──────── TEXTE FOURNI ────────
Car que voient-ils les observateurs, comme ils disent ? Qu’observent-ils ? D’abord et avant tout, des ruraux. Ici, il faut expliquer : pour un Parisien ordinaire, la ruralité commence de l’autre côté du périphérique et s’accentue (c’est-à-dire qu’elle devient profonde, peut-être même obscure) à mesure que se présente cet autre monde, cette autre France, ancienne, traditionnelle, pour tout dire en retard sur le mouvement de l’histoire, le progrès que les Parisiens qui peuplent les médias officiels vivent au quotidien, cette France rurale et profonde qu’ils nomment la province. Vous remarquerez que les commentaires sur les gilets jaunes ont abandonné pour un temps leur « en région » qui annonce ordinairement la plongée dans la France rurale et traditionnelle. Voilà donc comment ils décrivent le mouvement des gilets jaunes, comme un mouvement provincial, c’est-à-dire marginal. À partir de là, il n’est pas difficile de ressortir les disqualifiants habituels, l’incompréhension des grands enjeux du moment (l’écologie, parce qu’ils s’en soucient eux de l’écologie, de la transition énergétique) et le poujadisme, un classique de la disqualification. Le poujadiste, c’est l’égoïste, le petit patron, le petit artisan, celui dont la conscience politique s’arrête à son nombril.

      Nous, les insoumises et les insoumis, nous connaissons ces ruses médiatiques éculées, ne serait-ce que parce que nous en sommes les victimes habituelles : extrême-gauche, irréaliste, inconscient du monde dans lequel « on » vit, etc. Comme ils ne peuvent pas ressortir le poujadisme, car ils savent que tout le monde sait que nous voulons faire les poches des riches, ils en ont un autre de mot pour nous qualifier : populisme. Tiens, le peuple fait retour.
Et oui, car le problème pour tous les poudrés et les parfumés, c’est toujours le même, le problème c’est le peuple, surtout quand il fait irruption sur la scène, qu’il n’attend pas sagement les élections, qu’il ne s’abstient pas, surtout quand il prétend prendre son destin en main, tout de suite, ici et maintenant.
Alors que dit-il ce peuple ? Qu’il n’en peut plus, qu’il ne vit plus de son travail, que les lignes de train ferment, qu’il n’y a plus de services publics, que le gouvernement lui fait les poches alors qu’ils gavent les riches, qu’il refuse de payer pour les privilégiés, qu’il est révulsé lorsqu’il apprend que Carlos Goshn n’en a jamais assez. Il dit qu’il est en colère. Et bien je vous le dis, nous aussi nous sommes en colère, nous aussi nous voulons lutter contre les inégalités, nous aussi nous voulons la justice sociale. Ce ne sont pas nos mots qu’ils disent ? Oui, c’est vrai mais ils n’en expriment pas moins notre colère, cette colère qui est l’humus de notre socialisme républicain et écologiste.
──────── DONNÉES EXTRAITES ────────
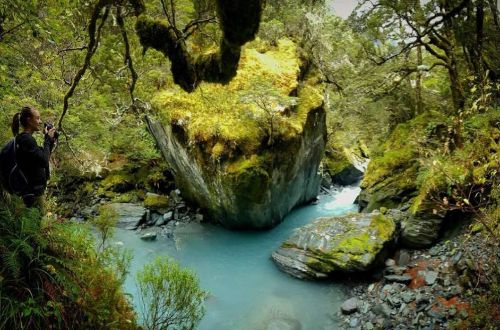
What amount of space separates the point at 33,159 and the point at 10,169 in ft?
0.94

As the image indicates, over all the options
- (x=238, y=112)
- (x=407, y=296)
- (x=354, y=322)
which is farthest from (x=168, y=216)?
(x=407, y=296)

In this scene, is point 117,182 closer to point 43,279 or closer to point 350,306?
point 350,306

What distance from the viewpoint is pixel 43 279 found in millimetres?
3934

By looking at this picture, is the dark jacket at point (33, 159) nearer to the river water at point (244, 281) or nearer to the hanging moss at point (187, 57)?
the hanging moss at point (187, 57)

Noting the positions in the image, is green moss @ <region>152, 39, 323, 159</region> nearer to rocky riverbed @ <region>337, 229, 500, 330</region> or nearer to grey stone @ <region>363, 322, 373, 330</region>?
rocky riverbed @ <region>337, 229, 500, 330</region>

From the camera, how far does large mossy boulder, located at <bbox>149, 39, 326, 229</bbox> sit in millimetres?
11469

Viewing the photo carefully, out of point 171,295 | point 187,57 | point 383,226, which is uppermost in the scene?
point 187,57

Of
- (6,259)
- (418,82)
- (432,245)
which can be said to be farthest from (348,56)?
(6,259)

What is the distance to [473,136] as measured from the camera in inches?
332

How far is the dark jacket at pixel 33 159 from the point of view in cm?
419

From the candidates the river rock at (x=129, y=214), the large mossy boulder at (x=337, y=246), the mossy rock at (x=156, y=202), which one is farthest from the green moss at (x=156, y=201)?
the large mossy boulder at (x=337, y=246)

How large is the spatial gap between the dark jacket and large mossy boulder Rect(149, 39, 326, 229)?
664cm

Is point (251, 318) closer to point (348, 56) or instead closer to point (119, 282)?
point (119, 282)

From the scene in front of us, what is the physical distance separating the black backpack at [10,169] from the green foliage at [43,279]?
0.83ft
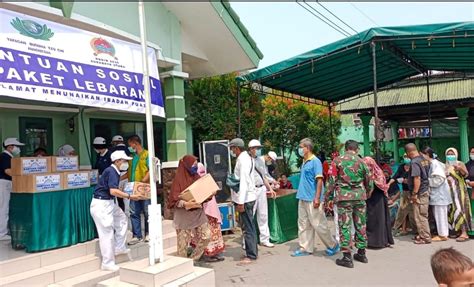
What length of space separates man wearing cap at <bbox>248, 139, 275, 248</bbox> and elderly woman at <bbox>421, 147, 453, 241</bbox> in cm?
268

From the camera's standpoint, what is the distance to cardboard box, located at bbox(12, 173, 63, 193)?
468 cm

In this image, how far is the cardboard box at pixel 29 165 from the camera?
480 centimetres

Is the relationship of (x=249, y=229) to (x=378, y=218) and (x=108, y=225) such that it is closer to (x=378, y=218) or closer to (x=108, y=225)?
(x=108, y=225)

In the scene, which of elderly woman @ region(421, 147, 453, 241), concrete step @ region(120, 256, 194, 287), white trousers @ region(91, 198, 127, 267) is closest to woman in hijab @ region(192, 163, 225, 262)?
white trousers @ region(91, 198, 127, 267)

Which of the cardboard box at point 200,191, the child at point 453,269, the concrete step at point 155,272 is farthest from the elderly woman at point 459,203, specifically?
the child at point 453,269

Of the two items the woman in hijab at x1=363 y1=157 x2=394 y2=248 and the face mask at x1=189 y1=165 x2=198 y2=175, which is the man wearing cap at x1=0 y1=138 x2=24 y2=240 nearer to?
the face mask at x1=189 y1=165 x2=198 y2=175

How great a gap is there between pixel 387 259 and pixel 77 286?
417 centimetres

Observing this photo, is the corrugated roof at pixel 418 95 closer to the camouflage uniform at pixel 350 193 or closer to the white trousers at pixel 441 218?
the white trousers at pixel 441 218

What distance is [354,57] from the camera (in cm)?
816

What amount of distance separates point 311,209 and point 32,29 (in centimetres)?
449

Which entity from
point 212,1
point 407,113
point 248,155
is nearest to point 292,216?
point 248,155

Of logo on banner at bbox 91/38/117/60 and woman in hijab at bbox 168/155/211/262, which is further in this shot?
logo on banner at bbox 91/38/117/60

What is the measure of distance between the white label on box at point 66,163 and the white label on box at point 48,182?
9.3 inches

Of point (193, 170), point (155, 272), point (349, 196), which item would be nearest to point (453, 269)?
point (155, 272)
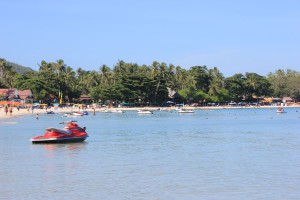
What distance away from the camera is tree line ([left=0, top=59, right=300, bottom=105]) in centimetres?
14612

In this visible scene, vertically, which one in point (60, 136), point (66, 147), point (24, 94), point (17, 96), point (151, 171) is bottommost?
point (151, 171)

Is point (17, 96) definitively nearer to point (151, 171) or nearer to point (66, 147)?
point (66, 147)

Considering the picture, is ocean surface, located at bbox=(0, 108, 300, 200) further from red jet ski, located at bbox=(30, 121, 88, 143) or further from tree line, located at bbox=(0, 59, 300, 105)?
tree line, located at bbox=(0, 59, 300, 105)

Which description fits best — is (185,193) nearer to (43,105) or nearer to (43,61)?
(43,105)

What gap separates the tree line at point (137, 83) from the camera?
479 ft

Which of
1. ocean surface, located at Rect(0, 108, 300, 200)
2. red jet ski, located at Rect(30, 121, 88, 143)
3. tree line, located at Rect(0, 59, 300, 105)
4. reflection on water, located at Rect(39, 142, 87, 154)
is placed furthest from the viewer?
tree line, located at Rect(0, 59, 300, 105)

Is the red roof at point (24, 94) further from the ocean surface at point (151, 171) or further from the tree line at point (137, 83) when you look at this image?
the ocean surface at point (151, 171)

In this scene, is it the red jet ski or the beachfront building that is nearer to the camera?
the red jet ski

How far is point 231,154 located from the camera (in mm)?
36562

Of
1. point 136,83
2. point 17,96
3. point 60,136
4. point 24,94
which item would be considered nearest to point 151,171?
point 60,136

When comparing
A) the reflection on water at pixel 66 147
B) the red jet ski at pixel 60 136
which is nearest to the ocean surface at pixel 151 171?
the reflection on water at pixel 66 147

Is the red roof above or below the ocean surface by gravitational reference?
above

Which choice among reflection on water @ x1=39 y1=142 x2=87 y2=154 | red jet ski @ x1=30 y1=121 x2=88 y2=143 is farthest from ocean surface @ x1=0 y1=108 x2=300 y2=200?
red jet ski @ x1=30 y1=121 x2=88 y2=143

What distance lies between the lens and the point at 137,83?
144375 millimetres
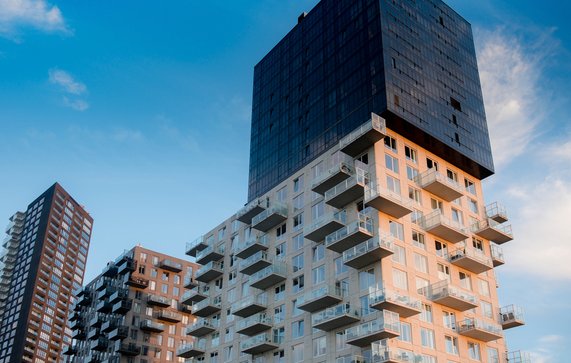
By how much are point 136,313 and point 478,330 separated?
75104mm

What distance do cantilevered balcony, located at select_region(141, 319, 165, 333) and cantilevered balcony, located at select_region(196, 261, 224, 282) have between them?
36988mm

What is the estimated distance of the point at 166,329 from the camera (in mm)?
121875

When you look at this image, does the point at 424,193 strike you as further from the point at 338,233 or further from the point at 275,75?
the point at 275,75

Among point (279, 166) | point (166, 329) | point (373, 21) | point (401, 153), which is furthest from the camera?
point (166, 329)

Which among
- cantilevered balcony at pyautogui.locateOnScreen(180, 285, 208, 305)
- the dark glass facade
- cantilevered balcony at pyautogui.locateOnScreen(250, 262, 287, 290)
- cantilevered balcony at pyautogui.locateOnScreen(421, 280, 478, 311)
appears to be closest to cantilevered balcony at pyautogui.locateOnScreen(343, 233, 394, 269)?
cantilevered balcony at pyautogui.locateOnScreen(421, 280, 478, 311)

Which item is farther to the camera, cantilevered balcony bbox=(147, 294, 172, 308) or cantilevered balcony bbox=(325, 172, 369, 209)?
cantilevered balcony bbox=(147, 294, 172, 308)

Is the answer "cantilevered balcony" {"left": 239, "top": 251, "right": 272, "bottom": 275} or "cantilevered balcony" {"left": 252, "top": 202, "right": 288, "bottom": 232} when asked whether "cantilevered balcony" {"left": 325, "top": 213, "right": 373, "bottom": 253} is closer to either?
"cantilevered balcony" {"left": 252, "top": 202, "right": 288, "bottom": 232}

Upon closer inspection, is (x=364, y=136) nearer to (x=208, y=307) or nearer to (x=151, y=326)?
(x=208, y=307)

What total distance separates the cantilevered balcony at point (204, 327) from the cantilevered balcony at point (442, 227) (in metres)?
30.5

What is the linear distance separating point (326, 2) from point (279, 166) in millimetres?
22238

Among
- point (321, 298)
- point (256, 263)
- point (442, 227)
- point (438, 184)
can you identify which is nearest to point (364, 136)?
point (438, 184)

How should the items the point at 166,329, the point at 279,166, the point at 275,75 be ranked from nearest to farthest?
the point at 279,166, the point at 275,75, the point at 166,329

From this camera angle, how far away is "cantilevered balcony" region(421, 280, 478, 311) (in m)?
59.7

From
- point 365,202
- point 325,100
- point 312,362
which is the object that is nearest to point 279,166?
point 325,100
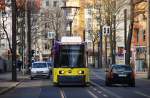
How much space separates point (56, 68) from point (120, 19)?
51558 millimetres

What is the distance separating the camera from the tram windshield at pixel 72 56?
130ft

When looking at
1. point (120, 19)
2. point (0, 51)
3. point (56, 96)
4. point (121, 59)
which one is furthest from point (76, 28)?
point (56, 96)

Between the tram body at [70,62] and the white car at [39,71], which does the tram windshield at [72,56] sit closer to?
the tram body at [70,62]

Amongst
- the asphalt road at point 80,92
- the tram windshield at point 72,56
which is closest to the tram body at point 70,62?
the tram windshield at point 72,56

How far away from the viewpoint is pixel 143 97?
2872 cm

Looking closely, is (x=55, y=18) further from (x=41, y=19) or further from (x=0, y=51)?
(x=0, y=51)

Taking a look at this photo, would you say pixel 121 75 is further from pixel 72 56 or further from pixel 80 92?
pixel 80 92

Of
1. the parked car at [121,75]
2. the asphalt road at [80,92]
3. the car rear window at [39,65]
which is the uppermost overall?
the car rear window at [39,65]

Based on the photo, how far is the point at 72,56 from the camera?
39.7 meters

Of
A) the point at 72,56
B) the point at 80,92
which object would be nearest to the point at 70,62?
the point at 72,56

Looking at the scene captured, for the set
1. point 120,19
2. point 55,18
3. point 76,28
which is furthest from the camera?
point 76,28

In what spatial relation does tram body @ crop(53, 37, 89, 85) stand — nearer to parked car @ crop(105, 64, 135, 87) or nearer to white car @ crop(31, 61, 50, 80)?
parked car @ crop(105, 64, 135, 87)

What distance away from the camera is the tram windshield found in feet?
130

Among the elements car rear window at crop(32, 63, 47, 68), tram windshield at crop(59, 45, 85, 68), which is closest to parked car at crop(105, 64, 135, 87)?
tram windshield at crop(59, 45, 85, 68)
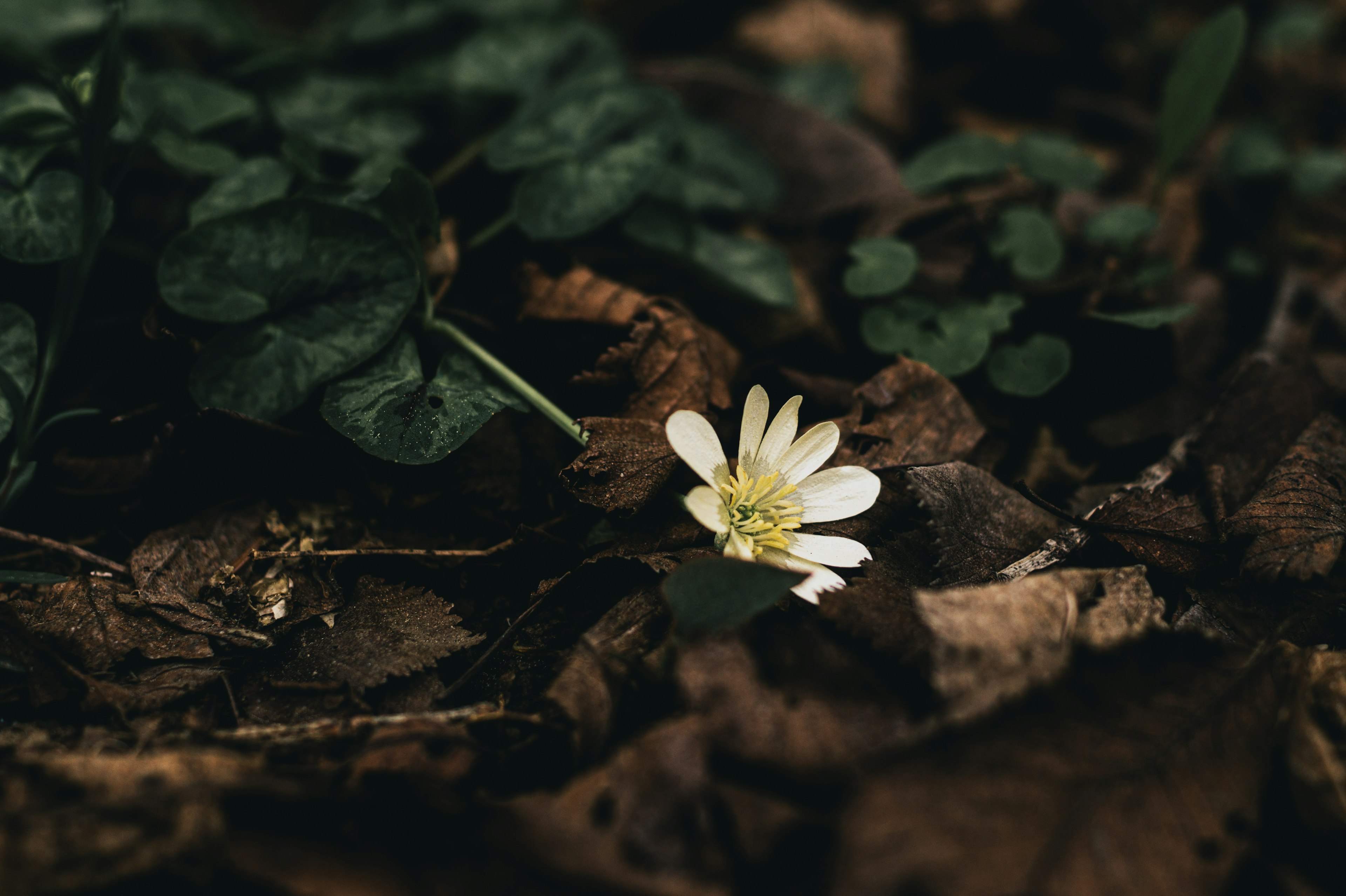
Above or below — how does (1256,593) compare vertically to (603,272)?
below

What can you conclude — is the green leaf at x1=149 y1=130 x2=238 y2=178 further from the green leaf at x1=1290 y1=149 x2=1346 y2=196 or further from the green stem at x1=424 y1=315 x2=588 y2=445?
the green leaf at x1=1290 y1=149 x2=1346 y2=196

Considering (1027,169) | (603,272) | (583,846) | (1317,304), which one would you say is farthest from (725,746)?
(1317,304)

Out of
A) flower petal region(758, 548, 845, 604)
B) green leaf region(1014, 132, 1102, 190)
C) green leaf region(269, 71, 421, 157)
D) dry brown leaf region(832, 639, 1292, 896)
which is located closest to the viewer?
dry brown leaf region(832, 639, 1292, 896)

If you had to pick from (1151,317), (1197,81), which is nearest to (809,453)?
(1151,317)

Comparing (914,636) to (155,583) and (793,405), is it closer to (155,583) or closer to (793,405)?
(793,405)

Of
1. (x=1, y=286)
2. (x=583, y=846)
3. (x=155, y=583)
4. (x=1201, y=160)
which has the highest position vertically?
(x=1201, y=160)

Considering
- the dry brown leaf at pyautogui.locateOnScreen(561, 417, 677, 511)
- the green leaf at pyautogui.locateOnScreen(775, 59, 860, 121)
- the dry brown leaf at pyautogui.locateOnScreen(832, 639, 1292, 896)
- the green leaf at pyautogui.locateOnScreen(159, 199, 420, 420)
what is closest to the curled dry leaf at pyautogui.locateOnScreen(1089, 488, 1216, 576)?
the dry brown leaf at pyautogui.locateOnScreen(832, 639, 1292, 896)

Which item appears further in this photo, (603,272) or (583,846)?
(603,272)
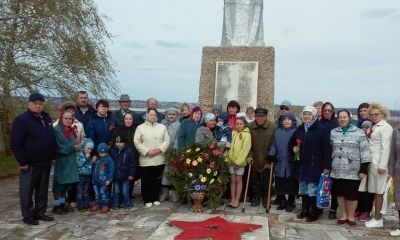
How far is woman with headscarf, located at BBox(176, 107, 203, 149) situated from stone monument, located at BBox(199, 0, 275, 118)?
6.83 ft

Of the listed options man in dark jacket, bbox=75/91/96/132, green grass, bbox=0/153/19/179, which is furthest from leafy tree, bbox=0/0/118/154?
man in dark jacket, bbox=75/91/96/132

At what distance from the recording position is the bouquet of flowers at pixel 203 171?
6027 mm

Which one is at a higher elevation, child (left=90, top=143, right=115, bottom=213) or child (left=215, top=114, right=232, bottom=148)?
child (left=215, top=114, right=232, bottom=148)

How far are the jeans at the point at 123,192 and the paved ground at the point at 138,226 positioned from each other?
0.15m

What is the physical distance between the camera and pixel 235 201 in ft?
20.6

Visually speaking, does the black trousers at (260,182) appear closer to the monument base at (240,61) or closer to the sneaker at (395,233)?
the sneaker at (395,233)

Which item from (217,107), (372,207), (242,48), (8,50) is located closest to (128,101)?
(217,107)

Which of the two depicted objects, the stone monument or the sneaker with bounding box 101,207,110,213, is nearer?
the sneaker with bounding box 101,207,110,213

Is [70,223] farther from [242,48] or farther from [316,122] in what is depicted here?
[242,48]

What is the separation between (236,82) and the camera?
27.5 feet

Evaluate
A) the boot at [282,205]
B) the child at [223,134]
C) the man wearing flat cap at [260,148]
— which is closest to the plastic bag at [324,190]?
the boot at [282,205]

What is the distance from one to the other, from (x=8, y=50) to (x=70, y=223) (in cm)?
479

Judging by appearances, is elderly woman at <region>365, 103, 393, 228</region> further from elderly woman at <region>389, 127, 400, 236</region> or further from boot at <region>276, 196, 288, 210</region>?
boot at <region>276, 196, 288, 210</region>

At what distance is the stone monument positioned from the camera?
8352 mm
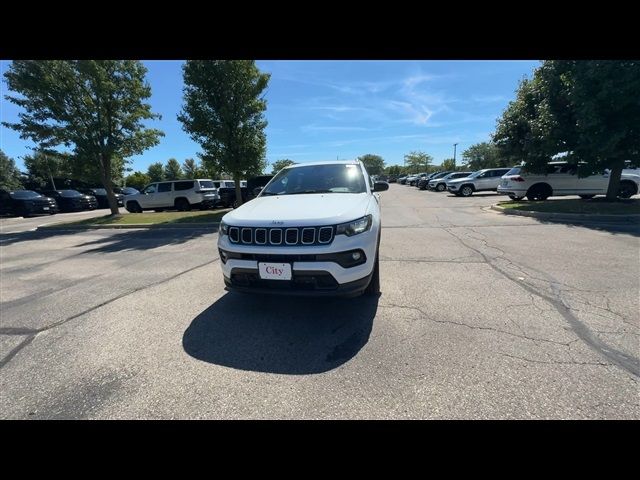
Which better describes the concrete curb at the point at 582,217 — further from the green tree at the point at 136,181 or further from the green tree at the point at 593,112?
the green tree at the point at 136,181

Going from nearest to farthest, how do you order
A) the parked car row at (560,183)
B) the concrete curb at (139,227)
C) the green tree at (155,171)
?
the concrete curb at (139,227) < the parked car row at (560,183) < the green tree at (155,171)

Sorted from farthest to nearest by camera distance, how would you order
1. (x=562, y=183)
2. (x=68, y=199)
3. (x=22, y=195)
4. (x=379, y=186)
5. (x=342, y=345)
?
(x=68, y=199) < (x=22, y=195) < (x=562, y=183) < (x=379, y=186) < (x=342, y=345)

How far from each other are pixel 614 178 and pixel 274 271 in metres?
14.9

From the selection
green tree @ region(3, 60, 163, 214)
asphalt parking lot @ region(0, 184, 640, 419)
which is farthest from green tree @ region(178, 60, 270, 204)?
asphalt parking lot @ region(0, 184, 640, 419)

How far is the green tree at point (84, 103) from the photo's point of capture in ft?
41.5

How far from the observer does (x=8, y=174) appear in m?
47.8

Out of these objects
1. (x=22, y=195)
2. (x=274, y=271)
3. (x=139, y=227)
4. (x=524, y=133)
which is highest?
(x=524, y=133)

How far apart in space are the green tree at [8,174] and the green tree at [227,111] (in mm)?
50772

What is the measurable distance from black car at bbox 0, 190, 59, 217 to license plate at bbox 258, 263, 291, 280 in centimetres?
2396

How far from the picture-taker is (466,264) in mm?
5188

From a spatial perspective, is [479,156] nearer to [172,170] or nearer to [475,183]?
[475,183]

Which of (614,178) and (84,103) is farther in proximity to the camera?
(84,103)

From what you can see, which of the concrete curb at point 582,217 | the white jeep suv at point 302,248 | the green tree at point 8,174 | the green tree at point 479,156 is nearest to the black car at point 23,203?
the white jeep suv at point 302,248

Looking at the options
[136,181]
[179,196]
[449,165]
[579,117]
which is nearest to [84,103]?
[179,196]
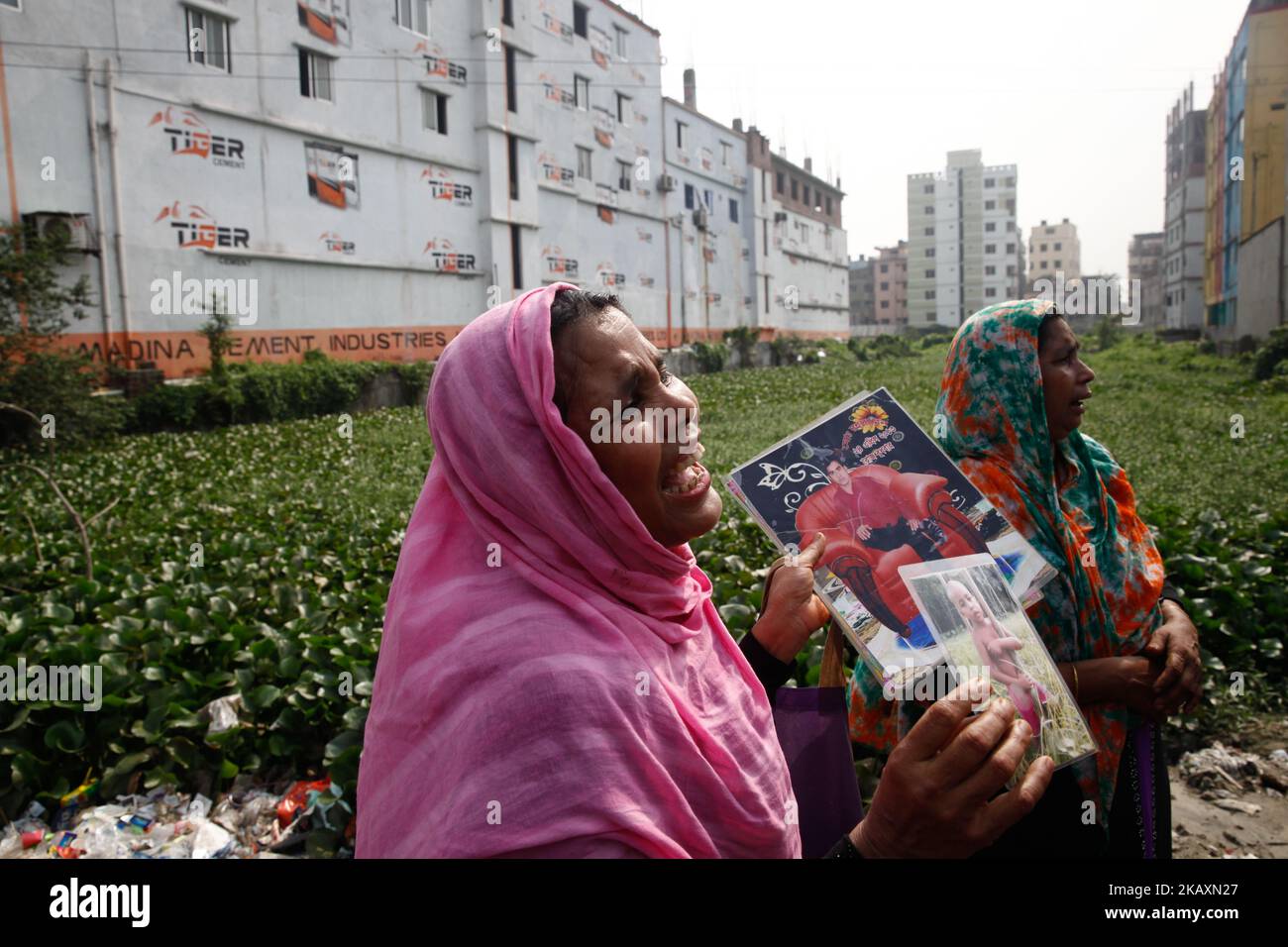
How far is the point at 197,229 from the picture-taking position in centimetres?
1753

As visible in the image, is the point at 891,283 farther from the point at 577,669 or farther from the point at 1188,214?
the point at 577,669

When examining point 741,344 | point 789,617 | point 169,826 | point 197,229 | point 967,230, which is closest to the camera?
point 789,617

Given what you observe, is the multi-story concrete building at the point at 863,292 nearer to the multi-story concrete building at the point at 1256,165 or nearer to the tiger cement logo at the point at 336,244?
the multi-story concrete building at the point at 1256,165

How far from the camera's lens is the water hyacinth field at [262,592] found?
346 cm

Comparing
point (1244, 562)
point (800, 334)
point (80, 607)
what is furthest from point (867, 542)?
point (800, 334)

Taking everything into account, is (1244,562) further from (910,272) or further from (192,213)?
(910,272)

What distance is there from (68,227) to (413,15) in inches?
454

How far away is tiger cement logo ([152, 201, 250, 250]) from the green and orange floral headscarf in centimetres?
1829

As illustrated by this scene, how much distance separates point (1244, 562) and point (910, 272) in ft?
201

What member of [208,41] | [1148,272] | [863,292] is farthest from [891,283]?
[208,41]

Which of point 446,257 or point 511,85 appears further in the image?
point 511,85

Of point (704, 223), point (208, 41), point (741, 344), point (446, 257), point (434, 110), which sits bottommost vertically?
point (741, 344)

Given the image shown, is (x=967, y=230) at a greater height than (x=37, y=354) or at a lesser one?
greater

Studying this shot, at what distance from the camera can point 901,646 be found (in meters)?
────────
* _CONSIGNE 1_
Réécrivez plus brièvement le paragraphe du texte fourni qui commence par « Nous, les insoumises et les insoumis », en conservant ses faits principaux.
* _CONSIGNE 2_
Dans le texte fourni, comment les observateurs décrivent-ils le mouvement des gilets jaunes ?
* _CONSIGNE 3_
Recopiez fidèlement le passage du texte fourni allant de « Alors que dit-il » à « républicain et écologiste. ».
Les enregistrements n'interviennent pas dans ce travail.

* _RÉPONSE 1_
Les insoumis connaissent ces vieilles ruses des médias, dont ils sont souvent la cible : on les dit d'extrême-gauche, irréalistes, inconscients du monde. Comme on ne peut pas les accuser de poujadisme, puisqu'ils veulent faire les poches des riches, on les qualifie de populistes, ce qui ramène le peuple dans le débat.

* _RÉPONSE 2_
Comme un mouvement provincial, c'est-à-dire marginal.

* _RÉPONSE 3_
Alors que dit-il ce peuple ? Qu’il n’en peut plus, qu’il ne vit plus de son travail, que les lignes de train ferment, qu’il n’y a plus de services publics, que le gouvernement lui fait les poches alors qu’ils gavent les riches, qu’il refuse de payer pour les privilégiés, qu’il est révulsé lorsqu’il apprend que Carlos Goshn n’en a jamais assez. Il dit qu’il est en colère. Et bien je vous le dis, nous aussi nous sommes en colère, nous aussi nous voulons lutter contre les inégalités, nous aussi nous voulons la justice sociale. Ce ne sont pas nos mots qu’ils disent ? Oui, c’est vrai mais ils n’en expriment pas moins notre colère, cette colère qui est l’humus de notre socialisme républicain et écologiste.